» Given request
Reproduce the lines below word for word, from the line containing "Is white socks" through the last line, leaving the pictures out.

# # # # #

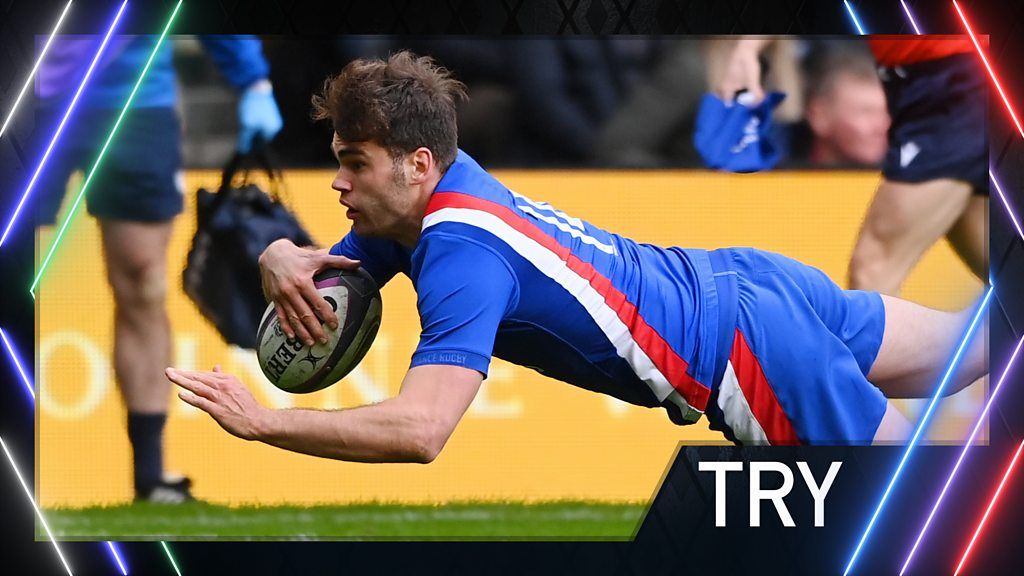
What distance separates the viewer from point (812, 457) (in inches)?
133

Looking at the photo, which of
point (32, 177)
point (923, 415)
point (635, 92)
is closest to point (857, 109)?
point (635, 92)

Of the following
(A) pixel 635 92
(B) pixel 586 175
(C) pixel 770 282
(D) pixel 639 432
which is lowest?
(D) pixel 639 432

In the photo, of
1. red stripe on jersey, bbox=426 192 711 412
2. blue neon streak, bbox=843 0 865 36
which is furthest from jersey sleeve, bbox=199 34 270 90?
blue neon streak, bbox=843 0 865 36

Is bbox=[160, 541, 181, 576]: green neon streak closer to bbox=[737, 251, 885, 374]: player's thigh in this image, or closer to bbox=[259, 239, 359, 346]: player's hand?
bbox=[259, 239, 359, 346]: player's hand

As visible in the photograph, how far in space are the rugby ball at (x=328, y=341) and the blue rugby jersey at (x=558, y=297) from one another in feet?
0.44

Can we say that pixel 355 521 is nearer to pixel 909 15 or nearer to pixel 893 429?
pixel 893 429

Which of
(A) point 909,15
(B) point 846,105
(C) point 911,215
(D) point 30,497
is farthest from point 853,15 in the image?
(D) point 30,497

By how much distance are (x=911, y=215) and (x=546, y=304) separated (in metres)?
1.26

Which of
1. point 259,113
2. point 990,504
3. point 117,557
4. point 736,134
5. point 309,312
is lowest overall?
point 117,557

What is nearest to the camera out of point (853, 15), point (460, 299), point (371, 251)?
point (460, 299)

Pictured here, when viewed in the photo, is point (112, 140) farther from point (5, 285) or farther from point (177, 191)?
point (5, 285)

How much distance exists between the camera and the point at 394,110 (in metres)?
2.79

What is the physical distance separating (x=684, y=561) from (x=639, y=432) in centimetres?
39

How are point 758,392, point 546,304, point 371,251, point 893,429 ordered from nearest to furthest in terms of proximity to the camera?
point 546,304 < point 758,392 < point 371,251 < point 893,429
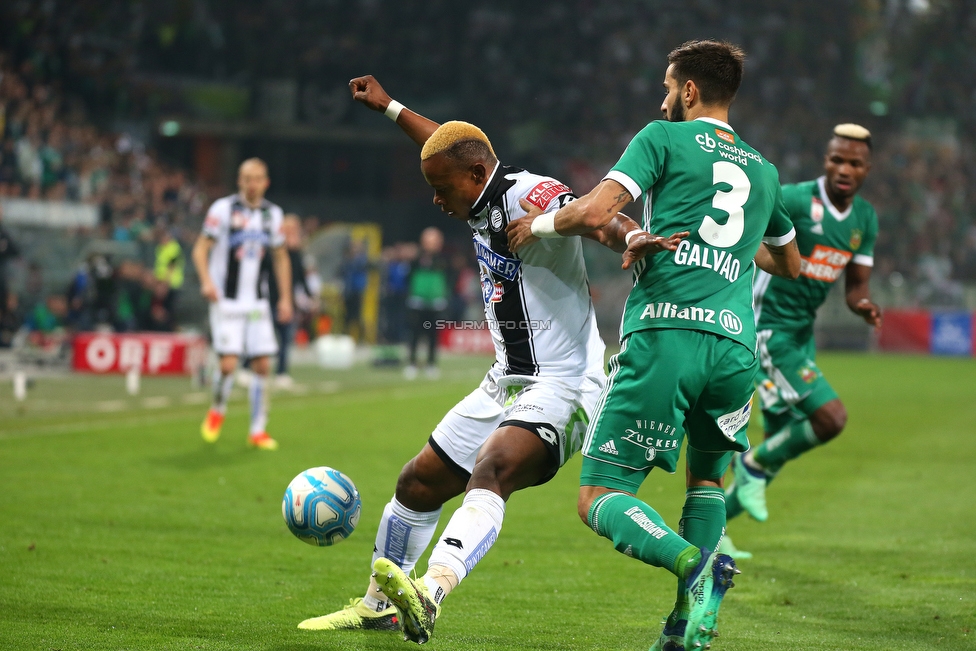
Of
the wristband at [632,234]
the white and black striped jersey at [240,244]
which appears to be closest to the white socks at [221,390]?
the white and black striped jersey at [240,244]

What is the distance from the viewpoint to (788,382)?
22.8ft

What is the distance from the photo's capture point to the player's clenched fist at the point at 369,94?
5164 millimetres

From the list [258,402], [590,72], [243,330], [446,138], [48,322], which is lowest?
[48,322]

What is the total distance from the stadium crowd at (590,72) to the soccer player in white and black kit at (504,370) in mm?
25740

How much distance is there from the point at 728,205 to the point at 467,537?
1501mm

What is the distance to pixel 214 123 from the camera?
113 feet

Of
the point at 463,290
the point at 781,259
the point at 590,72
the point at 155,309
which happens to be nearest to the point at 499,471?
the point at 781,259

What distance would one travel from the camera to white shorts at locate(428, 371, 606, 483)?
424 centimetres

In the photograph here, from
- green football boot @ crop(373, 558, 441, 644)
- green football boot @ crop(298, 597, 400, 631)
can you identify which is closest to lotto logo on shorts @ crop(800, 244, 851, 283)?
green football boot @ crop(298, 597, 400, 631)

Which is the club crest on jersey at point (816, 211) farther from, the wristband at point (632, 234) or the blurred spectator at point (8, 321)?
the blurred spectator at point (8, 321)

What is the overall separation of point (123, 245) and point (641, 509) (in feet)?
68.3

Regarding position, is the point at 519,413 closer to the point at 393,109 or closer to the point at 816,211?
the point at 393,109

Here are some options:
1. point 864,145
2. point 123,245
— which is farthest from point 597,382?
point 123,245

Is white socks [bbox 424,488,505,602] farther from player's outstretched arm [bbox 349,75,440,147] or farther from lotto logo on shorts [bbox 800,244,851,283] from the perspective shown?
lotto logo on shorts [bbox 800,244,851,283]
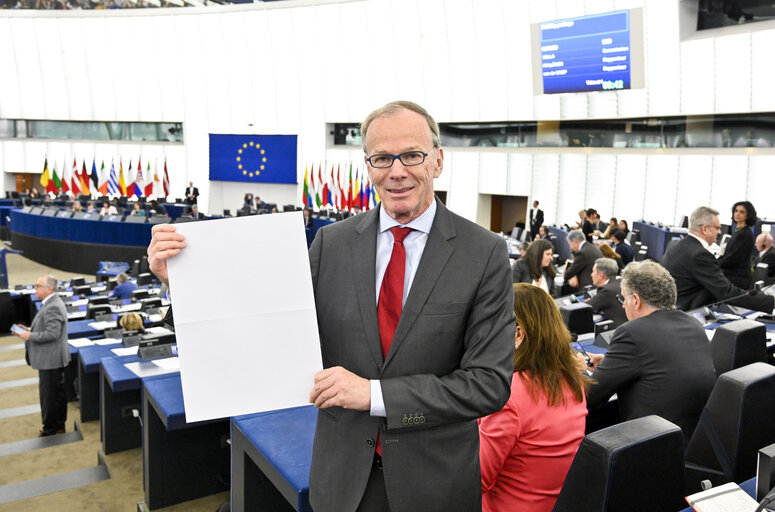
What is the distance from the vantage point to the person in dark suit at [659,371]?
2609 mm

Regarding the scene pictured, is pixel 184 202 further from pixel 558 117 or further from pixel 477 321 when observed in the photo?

# # # # #

» Exercise result
Is white socks [bbox 424,488,505,602] farther from player's outstretched arm [bbox 349,75,440,147] or farther from lotto logo on shorts [bbox 800,244,851,283] from the perspective shown?
lotto logo on shorts [bbox 800,244,851,283]
What is the distance from the vantage point to the person in dark suit at [659,371]?
2609 mm

Regarding the scene pictured, is pixel 184 202 further from pixel 558 117 or further from pixel 477 321 when observed in the photo?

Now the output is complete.